# Exercise data:
※ ※ ※

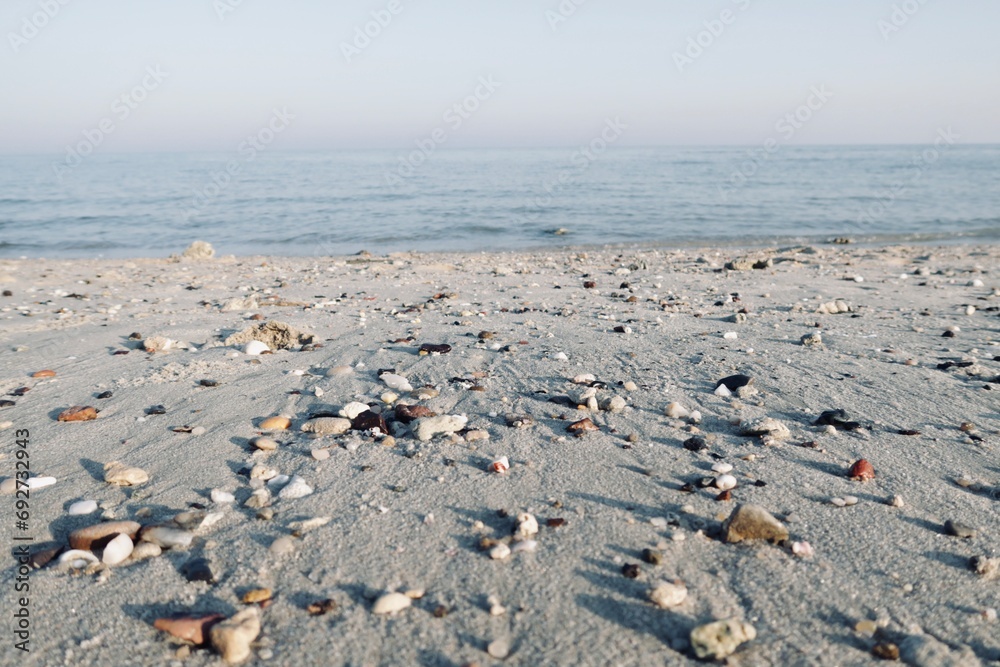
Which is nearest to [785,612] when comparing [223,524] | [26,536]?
[223,524]

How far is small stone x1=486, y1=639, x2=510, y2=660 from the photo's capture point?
169cm

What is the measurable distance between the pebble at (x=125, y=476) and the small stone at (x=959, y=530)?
308cm

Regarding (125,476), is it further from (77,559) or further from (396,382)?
(396,382)

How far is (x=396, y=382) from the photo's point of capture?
3764 millimetres

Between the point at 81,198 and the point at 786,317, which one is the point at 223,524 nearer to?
the point at 786,317

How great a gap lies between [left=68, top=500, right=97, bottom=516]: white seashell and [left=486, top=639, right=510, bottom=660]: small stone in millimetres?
1708

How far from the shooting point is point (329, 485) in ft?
8.52

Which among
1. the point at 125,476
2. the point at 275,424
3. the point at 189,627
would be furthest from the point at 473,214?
the point at 189,627

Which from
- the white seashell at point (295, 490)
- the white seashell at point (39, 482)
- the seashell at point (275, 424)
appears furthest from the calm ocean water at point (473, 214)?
the white seashell at point (295, 490)

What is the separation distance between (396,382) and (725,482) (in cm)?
195

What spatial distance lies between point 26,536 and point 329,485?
3.46ft

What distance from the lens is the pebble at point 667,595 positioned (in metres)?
1.86

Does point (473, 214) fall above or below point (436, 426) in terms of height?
below

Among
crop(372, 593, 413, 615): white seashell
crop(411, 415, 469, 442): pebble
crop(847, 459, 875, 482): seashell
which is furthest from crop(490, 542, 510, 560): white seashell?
crop(847, 459, 875, 482): seashell
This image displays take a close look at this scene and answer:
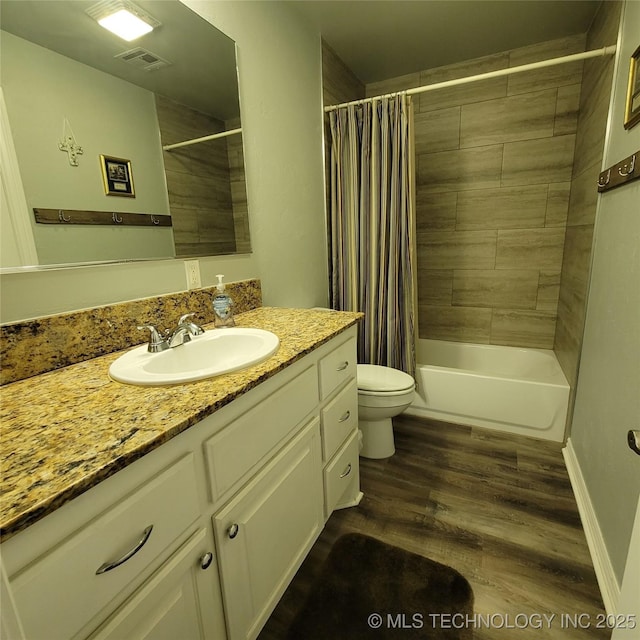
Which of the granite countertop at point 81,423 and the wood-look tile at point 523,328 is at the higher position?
the granite countertop at point 81,423

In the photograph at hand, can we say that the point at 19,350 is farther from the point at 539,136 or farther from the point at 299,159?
the point at 539,136

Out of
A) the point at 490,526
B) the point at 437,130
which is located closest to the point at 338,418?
the point at 490,526

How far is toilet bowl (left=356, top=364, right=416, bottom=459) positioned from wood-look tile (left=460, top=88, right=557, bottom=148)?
1866 mm

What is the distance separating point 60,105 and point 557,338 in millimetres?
2916

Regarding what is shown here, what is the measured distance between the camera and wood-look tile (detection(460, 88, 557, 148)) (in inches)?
91.7

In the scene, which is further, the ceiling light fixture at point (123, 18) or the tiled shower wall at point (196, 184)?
the tiled shower wall at point (196, 184)

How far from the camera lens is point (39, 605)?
0.47 m

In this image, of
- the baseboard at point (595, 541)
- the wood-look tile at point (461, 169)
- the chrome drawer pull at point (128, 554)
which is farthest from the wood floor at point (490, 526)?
the wood-look tile at point (461, 169)

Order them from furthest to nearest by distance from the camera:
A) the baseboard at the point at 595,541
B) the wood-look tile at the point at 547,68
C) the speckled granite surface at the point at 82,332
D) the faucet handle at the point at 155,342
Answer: the wood-look tile at the point at 547,68
the baseboard at the point at 595,541
the faucet handle at the point at 155,342
the speckled granite surface at the point at 82,332

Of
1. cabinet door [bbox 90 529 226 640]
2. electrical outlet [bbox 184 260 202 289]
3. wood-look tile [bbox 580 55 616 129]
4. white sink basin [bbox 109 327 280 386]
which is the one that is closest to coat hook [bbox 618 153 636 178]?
wood-look tile [bbox 580 55 616 129]

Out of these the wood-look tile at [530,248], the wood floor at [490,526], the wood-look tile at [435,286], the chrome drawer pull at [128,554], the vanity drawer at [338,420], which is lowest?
the wood floor at [490,526]

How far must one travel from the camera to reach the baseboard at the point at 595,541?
1146mm

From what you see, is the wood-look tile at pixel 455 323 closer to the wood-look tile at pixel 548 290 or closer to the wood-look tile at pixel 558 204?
the wood-look tile at pixel 548 290

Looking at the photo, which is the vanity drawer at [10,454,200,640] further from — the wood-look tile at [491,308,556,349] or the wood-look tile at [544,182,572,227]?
the wood-look tile at [544,182,572,227]
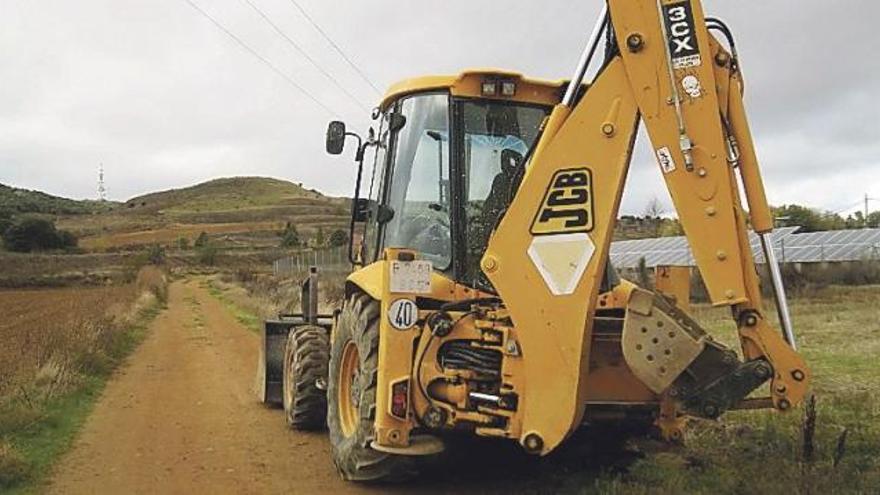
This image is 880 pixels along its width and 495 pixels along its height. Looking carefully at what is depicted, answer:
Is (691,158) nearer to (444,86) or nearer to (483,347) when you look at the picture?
(483,347)

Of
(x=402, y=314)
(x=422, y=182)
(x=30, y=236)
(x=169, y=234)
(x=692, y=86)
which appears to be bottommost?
(x=402, y=314)

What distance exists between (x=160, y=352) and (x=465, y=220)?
39.6ft

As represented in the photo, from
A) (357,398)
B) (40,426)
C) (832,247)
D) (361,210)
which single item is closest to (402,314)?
(357,398)

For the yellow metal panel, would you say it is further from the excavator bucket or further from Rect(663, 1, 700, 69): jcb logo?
the excavator bucket

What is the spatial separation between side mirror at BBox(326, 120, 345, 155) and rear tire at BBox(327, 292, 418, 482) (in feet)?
4.51

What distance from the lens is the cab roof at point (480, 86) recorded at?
6.61m

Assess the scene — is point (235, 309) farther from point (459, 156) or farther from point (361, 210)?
point (459, 156)

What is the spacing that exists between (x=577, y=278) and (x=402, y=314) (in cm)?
123

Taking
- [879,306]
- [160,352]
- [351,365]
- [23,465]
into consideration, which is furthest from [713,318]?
[23,465]

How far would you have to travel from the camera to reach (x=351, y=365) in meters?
7.20

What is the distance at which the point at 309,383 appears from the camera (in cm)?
894

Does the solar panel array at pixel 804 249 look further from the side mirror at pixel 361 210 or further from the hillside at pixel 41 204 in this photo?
the hillside at pixel 41 204

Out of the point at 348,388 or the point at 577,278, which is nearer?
the point at 577,278

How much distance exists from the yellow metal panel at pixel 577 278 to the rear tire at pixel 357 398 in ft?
3.94
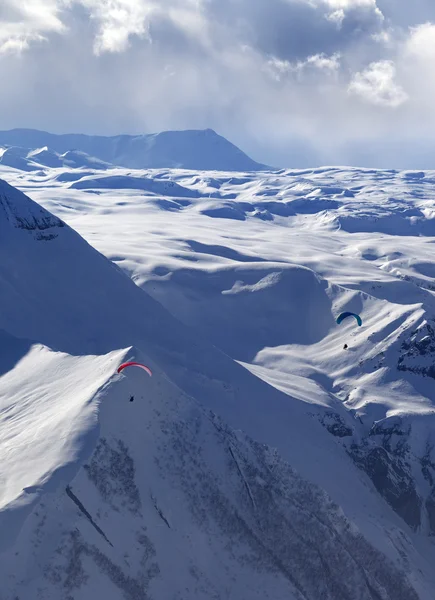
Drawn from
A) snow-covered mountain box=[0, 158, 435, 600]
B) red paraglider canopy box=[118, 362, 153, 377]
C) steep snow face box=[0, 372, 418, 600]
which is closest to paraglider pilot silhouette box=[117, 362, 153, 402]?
red paraglider canopy box=[118, 362, 153, 377]

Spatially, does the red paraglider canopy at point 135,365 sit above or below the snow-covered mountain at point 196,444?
above

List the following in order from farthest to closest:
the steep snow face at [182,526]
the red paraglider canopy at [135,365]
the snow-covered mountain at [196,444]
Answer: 1. the red paraglider canopy at [135,365]
2. the snow-covered mountain at [196,444]
3. the steep snow face at [182,526]

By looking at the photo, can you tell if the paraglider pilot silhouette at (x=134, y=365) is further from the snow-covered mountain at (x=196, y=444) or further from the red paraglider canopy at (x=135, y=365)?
the snow-covered mountain at (x=196, y=444)

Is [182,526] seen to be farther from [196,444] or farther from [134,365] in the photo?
[134,365]

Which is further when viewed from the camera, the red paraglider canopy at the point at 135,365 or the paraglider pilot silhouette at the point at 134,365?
the red paraglider canopy at the point at 135,365

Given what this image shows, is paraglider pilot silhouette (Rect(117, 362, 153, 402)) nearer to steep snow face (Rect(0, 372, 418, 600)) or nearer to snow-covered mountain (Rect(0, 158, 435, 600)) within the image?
snow-covered mountain (Rect(0, 158, 435, 600))

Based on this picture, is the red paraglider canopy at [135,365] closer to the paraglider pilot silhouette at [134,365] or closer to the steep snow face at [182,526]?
the paraglider pilot silhouette at [134,365]

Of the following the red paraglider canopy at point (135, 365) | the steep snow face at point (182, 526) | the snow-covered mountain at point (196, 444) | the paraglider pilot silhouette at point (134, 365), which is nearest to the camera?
the steep snow face at point (182, 526)

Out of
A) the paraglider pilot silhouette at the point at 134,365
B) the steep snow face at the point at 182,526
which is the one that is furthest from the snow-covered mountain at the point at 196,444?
the paraglider pilot silhouette at the point at 134,365
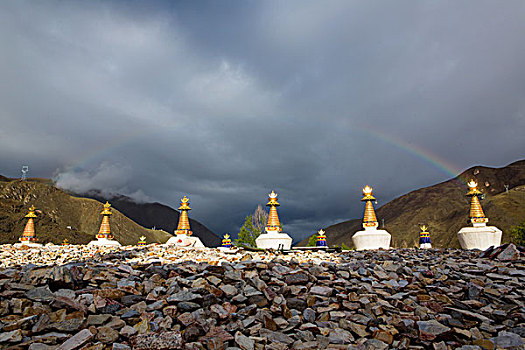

※ ※ ※

# What to produce:
List every line of the data that contains the string "stone", matching case exactly.

# Written solution:
How far is small stone x1=486, y1=639, x2=510, y2=660 from the photo's capture point?
What is the measurable distance between the pebble at (x=125, y=476) and the small stone at (x=959, y=530)?
How great a gap lies between [left=68, top=500, right=97, bottom=516]: white seashell and [left=486, top=639, right=510, bottom=660]: small stone in millimetres?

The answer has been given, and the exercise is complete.